» **Texte extrait**:
────────────────────────────────────────
Le contrôle du respect des normes et l’imposition des sanctions rencontrent aussi des problèmes. Les ressources du Ministère ont été réduites, en raison des difficultés financières de l’État, alors que l’augmentation des intervenants en forêt aurait normalement exigé qu’on amplifie les contrôles. La coexistence (nouvelle) de plusieurs industriels sur les mêmes territoires complique l’identification des contrevenants - les procédures se butent à la difficulté d’établir une preuve irréfutable - tant et si bien que le nombre des poursuites ne reflète pas le réel respect du règlement. Enfin, les amendes sont peu élevées et peu dissuasives.

Respect de la possibilité forestière

L’octroi des bois à des usines respecte la possibilité forestière et ces attributions sont réduites lorsque la possibilité est rabaissée lors de calculs périodiques[8]. Le Ministère ne peut cependant, dans près de la moitié des territoires aménagés, établir si les rendements forestiers fixés dans les plans ont été atteints ou vont l’être: les limites géographiques de ces territoires ont subi de nombreuses modifications, et les stratégies d’aménagement ont été trop souvent modifiées, pour qu’il soit possible de tirer des conclusions. Pour mieux garantir l’approvisionnement durable en bois, il faudrait aussi mieux considérer les effets des perturbations naturelles dans le calcul des possibilités et améliorer les données écoforestières.
────────────────────────────────────────
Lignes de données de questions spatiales
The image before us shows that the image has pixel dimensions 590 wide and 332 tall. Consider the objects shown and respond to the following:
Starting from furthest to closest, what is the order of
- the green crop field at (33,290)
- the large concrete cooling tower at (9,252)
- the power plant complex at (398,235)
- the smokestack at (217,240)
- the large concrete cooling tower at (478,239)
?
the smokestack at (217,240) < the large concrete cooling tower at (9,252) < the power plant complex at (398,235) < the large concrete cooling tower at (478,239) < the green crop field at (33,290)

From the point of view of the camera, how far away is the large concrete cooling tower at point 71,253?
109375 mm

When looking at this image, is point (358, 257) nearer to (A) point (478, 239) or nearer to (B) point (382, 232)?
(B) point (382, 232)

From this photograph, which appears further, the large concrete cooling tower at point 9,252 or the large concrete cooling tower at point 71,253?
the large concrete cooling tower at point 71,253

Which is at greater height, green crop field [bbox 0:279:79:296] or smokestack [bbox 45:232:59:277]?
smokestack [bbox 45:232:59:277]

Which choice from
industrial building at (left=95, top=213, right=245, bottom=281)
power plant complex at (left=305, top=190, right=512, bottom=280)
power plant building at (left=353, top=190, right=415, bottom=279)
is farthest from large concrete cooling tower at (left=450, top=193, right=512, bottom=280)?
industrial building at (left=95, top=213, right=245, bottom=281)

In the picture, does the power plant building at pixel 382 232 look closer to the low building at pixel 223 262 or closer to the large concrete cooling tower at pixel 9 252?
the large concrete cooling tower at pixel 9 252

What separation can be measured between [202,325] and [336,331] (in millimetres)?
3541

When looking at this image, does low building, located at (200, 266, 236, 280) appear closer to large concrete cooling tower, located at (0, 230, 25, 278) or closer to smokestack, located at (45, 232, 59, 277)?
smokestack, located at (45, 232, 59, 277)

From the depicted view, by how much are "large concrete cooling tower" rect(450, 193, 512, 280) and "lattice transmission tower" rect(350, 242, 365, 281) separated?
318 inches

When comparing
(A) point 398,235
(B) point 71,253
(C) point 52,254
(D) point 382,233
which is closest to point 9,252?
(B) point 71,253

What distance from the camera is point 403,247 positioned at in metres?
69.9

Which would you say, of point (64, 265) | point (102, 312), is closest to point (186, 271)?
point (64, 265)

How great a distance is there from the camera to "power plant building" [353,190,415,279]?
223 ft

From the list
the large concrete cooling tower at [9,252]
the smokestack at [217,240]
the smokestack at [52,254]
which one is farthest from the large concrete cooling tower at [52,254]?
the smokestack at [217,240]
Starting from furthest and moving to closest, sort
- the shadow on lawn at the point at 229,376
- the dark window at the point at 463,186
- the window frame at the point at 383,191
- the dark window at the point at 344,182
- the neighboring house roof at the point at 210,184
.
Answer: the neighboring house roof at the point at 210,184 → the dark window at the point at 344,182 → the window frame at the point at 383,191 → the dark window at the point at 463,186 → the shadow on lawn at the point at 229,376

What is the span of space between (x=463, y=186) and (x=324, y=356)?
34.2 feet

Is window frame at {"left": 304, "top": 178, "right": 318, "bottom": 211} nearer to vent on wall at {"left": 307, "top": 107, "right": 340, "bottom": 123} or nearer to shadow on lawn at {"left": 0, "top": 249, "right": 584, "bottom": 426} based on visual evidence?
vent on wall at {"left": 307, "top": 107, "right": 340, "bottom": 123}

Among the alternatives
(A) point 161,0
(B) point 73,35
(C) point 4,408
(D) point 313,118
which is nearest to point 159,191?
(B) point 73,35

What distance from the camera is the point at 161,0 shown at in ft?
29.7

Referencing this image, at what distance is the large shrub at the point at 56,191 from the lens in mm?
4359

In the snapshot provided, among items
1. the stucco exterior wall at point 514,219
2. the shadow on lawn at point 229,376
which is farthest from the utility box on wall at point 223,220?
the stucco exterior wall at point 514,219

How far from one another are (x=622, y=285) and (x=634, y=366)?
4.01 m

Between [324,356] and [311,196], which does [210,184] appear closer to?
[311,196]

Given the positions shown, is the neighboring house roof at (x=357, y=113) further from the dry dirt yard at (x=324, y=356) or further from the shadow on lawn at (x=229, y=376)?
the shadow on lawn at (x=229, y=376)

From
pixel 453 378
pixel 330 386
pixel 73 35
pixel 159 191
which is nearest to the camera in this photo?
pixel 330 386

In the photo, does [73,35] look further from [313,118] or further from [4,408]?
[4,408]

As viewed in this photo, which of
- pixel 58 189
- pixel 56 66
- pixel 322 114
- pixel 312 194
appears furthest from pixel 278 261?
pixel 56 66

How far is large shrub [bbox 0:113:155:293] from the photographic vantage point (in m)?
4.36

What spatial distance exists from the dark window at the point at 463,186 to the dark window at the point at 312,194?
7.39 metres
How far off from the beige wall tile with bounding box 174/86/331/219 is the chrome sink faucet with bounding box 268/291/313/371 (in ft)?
────────────────────────────────────────
» **Travail à faire**:
Veuillez transcrire le texte extrait en commençant par « Respect de la » et en terminant par « les données écoforestières. ».

» **Résultat obtenu**:
Respect de la possibilité forestière

L’octroi des bois à des usines respecte la possibilité forestière et ces attributions sont réduites lorsque la possibilité est rabaissée lors de calculs périodiques[8]. Le Ministère ne peut cependant, dans près de la moitié des territoires aménagés, établir si les rendements forestiers fixés dans les plans ont été atteints ou vont l’être: les limites géographiques de ces territoires ont subi de nombreuses modifications, et les stratégies d’aménagement ont été trop souvent modifiées, pour qu’il soit possible de tirer des conclusions. Pour mieux garantir l’approvisionnement durable en bois, il faudrait aussi mieux considérer les effets des perturbations naturelles dans le calcul des possibilités et améliorer les données écoforestières.